Der Radsport hat eine Woche der Wahrheit hinter sich: Zwei seiner Größten, Jan Ullrich und Alberto Contador, wurden als Dopingsünder verurteilt. So eindeutig wie in ihren Fällen ist auch die Verdachtslage gegen Lance Armstrong, der siebenmal die Tour de France gewann - und die amerikanische Anti-Doping-Agentur kündigt an, sie wolle nun endlich auch ihn überführen. Armstrong bestreitet Doping strikt. So vehement, wie es auch Contador und Ullrich taten - und immer noch tun.
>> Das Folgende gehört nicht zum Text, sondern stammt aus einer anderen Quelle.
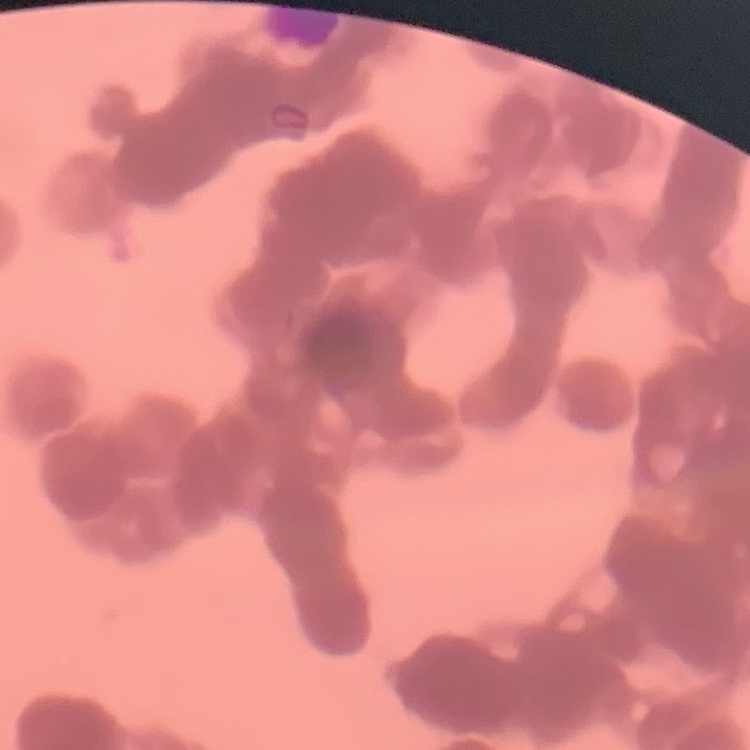
red_blood_cell_morphology: rouleaux formation
stain: Field's or Giemsa
image_type: square crop of a larger photomicrograph
preparation: thin peripheral smear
Classify this cell by malaria status.
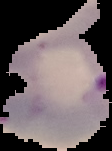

Contador sagt, er sei ein Opfer verseuchten Kalbsfilets. Ullrich räumt zwar tapfer ein, was das Bundeskriminalamt schon vor Jahren herausfand: "Kontakt" mit dem berüchtigten Dopingarzt Fuentes aus Spanien. Von Doping aber spricht er nicht. Nur von einem Fehltritt im Jahr 2006 - und vom Erwartungsdruck des Publikums.
Dieser Starrsinn ist erhellend, weil er das Grundproblem illustriert: Doping hat neben den leistungsfördernden Effekten auch einige schädliche Nebenwirkungen - die am weitesten verbreitete ist die Lüge. Im Sport ist keine Ausrede zu bizarr: Die Erdbeerbowle verursacht angeblich hohe Testosteronwerte, das Kokain kann nur in Omas Keksen aus Kolumbien gewesen sein.
Funktionäre beschwichtigen gern: Der Sport sei eben nicht besser als die Gesellschaft. Das ist die nächste Lüge. In großen Teilen des Sportbetriebs, in den Kraft- und Ausdauersparten, ist der Betrug eine strukturelle Notwendigkeit geworden. Das Geschäft mit den Körpermaschinen stieße rasch an natürliche Grenzen, gäbe es nicht die mit wissenschaftlicher Perfidie ausgetüftelten Pharmazusätze.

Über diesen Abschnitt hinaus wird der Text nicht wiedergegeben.